I have a specific worker that actually needed to be unique until it's executing (:until_executing) but only allow one to execute at a time. Until executing fails my specific requirement of only one executing at time. If my application enqueues another job, I only need one of them to run. Using the strategy below, sidekiq is able to enqueue the job (even when shutting down) since the conflict strategy doesn't care if there is a job with the same unique digest in the queues.

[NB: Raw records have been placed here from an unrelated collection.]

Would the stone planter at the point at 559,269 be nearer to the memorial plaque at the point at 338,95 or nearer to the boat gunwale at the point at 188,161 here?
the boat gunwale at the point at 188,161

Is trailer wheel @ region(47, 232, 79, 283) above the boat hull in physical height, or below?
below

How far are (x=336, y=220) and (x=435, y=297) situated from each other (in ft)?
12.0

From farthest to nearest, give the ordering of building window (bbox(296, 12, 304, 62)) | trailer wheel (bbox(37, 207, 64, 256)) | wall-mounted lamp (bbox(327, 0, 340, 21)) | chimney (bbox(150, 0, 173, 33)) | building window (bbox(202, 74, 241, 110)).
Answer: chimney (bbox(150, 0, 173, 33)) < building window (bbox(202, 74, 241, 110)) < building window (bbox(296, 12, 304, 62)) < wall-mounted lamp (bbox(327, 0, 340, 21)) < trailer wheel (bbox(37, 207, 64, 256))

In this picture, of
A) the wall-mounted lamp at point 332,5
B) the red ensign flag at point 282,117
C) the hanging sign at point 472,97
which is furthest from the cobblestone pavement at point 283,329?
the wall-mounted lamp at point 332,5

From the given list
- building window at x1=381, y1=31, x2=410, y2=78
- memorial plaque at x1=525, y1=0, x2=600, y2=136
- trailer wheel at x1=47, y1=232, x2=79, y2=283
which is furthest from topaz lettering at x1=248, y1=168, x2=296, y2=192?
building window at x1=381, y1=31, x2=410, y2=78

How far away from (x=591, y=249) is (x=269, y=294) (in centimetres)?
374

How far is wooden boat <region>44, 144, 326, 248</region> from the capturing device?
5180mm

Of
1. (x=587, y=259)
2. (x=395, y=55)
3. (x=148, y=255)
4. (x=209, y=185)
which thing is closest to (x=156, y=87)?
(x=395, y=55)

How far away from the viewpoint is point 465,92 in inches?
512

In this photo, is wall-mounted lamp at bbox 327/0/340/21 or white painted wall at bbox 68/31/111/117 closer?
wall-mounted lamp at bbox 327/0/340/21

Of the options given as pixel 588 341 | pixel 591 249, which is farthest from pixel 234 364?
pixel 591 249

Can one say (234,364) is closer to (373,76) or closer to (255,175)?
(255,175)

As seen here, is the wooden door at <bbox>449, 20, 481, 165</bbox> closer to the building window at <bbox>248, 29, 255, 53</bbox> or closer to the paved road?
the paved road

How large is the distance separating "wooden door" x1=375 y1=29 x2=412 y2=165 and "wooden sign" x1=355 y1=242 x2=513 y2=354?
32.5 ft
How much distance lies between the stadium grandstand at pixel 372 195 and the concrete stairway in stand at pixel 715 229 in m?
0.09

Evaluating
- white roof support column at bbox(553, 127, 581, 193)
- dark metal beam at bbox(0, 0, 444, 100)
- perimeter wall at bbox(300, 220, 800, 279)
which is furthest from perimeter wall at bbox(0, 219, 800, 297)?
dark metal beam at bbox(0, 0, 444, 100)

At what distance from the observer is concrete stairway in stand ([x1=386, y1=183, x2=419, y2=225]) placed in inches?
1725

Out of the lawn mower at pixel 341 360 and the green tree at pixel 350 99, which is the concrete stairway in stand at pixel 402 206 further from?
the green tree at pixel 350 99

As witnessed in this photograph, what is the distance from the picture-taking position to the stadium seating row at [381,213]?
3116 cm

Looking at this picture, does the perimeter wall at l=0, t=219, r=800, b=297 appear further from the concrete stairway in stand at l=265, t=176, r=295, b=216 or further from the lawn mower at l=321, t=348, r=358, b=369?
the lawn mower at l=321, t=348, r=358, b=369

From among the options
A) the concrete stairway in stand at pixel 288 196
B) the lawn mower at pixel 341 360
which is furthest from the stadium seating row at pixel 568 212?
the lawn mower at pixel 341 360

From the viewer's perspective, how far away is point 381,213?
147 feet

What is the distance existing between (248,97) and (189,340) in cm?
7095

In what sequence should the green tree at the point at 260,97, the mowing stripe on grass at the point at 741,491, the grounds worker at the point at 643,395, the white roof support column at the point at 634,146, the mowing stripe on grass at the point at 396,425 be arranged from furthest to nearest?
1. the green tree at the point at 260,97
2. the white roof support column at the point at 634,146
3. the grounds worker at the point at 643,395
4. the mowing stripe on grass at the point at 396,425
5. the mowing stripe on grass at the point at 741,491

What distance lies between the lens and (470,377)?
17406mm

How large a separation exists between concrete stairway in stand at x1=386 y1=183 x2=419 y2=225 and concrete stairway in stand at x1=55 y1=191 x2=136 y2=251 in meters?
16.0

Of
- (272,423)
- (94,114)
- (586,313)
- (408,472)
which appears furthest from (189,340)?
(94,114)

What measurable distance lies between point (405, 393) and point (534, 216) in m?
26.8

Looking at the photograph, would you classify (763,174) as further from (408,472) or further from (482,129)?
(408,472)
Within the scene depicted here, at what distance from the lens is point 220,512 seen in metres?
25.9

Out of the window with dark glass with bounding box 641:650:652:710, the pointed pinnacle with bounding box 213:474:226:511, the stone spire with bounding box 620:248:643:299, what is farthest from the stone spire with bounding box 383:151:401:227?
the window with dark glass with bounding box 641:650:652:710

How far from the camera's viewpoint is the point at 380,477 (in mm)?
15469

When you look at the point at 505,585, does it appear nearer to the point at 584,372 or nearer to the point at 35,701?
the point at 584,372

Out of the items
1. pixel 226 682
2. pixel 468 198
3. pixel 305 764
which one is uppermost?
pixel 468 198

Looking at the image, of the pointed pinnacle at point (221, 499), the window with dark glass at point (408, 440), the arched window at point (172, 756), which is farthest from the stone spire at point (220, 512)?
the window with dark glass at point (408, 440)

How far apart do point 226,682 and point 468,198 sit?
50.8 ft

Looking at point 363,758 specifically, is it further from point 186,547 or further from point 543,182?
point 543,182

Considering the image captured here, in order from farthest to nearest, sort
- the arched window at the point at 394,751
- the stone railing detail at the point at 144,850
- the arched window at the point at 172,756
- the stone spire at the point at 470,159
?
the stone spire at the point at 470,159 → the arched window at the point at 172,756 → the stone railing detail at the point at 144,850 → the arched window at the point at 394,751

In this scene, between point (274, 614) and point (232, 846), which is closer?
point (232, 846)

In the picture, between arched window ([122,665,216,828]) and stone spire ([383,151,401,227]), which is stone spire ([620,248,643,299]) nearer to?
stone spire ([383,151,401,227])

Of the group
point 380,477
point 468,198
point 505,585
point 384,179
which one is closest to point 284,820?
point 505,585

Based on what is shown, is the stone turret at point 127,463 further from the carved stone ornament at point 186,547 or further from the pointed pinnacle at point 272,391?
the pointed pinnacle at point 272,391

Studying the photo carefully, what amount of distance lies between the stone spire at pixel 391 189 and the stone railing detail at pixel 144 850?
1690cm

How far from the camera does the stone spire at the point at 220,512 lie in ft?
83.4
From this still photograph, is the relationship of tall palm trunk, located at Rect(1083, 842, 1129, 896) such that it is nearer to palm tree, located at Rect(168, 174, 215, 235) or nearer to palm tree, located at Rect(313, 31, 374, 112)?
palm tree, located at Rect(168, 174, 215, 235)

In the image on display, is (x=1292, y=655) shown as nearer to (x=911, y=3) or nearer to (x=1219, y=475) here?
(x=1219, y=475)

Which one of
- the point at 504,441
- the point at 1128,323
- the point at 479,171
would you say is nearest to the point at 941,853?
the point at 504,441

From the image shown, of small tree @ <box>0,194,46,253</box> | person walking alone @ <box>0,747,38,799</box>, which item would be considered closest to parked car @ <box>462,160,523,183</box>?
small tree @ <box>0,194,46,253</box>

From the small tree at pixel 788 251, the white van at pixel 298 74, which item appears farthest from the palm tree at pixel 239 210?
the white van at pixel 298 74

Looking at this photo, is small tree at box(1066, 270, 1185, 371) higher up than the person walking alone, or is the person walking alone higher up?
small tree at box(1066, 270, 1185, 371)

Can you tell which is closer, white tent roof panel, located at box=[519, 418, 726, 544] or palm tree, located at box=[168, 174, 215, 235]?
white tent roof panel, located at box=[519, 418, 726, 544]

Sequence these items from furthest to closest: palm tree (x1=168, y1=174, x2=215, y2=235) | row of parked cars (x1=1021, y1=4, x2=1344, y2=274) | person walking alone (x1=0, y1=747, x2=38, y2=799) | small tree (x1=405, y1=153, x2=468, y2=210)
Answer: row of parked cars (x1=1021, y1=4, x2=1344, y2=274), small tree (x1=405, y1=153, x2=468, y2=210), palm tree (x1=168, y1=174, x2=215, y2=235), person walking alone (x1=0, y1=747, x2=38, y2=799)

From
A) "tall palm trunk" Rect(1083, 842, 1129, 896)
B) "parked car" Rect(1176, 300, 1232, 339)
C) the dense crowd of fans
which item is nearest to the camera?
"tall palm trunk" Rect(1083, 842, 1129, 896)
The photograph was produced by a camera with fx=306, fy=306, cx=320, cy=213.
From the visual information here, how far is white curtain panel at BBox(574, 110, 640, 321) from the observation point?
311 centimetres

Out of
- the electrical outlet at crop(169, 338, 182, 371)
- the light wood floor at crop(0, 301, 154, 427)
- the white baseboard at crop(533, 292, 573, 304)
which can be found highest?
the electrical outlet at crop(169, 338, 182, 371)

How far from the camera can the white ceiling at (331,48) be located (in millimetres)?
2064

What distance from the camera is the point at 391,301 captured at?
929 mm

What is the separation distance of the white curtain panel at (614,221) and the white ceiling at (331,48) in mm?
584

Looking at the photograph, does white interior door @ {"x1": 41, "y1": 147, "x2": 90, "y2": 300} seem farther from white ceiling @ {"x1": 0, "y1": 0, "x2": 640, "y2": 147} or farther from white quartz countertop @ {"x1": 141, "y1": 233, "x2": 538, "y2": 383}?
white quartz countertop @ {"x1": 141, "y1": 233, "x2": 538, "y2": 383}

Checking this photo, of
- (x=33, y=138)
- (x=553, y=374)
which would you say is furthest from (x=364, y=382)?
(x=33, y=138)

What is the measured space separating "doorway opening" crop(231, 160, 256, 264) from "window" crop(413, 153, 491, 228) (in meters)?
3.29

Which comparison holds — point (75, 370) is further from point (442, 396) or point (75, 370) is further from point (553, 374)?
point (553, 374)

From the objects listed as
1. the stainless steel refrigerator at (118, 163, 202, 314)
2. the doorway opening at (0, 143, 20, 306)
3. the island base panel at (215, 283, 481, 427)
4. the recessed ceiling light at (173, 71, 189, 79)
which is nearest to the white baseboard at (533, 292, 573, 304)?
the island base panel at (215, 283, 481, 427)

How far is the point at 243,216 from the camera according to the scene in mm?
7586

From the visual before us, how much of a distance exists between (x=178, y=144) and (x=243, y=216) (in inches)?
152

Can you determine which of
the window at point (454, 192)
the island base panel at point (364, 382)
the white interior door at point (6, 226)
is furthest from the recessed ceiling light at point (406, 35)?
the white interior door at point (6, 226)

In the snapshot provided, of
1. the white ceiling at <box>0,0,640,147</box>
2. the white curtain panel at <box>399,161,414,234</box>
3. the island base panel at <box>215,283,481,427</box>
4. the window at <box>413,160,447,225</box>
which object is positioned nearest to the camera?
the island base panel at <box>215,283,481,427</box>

My fix was to add a runtime lock using the redis-lock gem. The finished class looks something like this.


class HardWorker
  include Sidekiq::Worker
  sidekiq_options retry:                 true,
                  lock:                  :until_executing,
                  on_conflict:           :replace,
                  log_duplicate_payload: true

  def perform(params)
    client = Redis.new
    client.lock("my_hard_worker_lock") do |lock|
      puts 'Doing hard work!'
      sleep 5
    end
  rescue Redis::Lock::LockNotAcquired
    # Try again later replacing any job in the queue
    new_job_id = HardWorker.perform_in(rand(10..1.minutes), params)
    puts "Could not grab the lock. Enqueued again. new_job_id=#{new_job_id}"
  end
end

Hopefully I didn't confuse people more or miss something blatantly obvious.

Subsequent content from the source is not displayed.